# [Exercise]
Reproduce everything from "The Canadian influence" down to "on the list." in the asbestos article below, renaming "asbestos industry" as "mining industry" each time it occurs.

# [Page text]

Adding chrysotile asbestos to the list of hazardous materials, which would make it harder for countries to export, was the major topic of discussion Monday when the United Nations Rotterdam Convention opened in Geneva, Switzerland.

More than 100 countries are represented this week by scientists, physicians and environmentalists, almost all calling for asbestos to be added to the list.

There is considerable pressure on the Canadian government, which has resisted — and effectively blocked — these efforts in the past. The exposure to asbestos is the primary cause of mesothelioma cancer. Asbestos is still mined in Quebec and exported to several developing countries, including India and Thailand.

Substances on the Rotterdam list are not banned from international trade, but putting them there forces the exporting countries to provide written warnings, and hopefully safer handling — to the importing countries.

If a substance is put on the list, importing countries also can refuse to accept it after determining that safe handling is not possible.

It has been estimated that 90 percent of the asbestos being mined in Canada is exported. The industry employees several hundred workers.

The Canadian influence was primarily responsible for blocking the asbestos warning during the 2006 Rotterdam Convention. At the most recent Rotterdam Convention in 2008, the issue of asbestos was tabled after a consensus could not be reached.

The current Conservative Party government of Canada has stood behind the asbestos industry in the past, despite the proven dangers that is brings and despite the overwhelming objections from both health and environmental experts.

The Convention’s scientific committee in the past has recommended that chrysotile asbestos, already banned in many countries, be place on the list.

Even Chuck Strahl, a former cabinet member within the Conservative government of Canada, has pleaded with his former co-workers to support limits on the export of asbestos. Strahl, who once worked in the asbestos industry, developed lung cancer from his exposure to the deadly mineral.

# [Data to examine]
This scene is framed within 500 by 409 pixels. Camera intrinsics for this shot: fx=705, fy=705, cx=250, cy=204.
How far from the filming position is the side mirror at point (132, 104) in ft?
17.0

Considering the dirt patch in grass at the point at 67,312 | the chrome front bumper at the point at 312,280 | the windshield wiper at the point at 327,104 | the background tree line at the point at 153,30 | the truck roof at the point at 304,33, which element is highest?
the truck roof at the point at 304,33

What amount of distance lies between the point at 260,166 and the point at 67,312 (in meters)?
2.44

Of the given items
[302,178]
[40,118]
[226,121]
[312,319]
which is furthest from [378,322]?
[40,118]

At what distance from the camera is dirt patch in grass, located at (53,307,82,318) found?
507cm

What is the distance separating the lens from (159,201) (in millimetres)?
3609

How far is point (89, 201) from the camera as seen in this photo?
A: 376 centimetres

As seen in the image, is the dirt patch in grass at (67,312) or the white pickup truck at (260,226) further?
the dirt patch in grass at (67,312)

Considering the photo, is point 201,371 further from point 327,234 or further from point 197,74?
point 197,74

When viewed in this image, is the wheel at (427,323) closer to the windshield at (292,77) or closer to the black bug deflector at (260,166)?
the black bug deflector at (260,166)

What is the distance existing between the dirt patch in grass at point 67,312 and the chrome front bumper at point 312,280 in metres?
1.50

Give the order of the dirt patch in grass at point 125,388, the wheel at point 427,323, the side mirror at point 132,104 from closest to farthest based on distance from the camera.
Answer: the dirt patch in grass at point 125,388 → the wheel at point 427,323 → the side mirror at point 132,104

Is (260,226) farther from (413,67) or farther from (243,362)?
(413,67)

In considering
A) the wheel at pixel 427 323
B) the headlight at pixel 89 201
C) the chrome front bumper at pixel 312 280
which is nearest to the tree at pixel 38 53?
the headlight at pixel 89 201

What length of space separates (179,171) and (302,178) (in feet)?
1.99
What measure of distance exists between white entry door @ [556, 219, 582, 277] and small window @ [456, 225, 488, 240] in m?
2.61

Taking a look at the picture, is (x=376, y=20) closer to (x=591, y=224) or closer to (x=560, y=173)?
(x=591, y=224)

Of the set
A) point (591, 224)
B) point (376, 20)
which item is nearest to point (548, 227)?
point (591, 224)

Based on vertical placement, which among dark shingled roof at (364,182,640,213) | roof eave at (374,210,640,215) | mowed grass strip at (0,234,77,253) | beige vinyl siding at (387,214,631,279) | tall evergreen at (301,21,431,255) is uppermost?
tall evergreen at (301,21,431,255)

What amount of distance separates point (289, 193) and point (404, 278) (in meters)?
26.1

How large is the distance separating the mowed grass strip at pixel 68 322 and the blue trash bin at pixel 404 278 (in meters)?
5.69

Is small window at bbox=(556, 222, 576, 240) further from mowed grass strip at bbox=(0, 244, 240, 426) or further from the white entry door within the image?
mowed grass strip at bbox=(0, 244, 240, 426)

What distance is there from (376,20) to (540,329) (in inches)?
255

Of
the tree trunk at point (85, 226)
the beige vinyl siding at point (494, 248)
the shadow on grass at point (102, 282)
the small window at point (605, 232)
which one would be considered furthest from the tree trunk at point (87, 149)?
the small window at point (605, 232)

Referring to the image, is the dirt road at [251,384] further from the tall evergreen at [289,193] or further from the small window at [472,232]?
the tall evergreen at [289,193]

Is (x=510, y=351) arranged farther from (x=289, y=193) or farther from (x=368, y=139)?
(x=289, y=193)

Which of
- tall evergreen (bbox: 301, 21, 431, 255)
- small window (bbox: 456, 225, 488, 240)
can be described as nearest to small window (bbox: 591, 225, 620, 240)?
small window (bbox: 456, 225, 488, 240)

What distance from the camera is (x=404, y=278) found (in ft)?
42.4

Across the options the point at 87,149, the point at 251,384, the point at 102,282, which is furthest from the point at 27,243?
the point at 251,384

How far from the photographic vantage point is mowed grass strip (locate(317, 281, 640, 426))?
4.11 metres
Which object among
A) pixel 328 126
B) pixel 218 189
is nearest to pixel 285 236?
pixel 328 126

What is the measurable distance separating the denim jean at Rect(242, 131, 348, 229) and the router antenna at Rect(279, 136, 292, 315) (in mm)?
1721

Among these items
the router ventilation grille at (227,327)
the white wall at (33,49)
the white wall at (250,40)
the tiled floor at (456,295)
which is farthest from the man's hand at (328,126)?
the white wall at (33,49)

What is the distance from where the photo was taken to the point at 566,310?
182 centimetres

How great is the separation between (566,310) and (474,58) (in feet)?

# [Written solution]
The Canadian influence was primarily responsible for blocking the asbestos warning during the 2006 Rotterdam Convention. At the most recent Rotterdam Convention in 2008, the issue of asbestos was tabled after a consensus could not be reached.

The current Conservative Party government of Canada has stood behind the mining industry in the past, despite the proven dangers that is brings and despite the overwhelming objections from both health and environmental experts.

The Convention’s scientific committee in the past has recommended that chrysotile asbestos, already banned in many countries, be place on the list.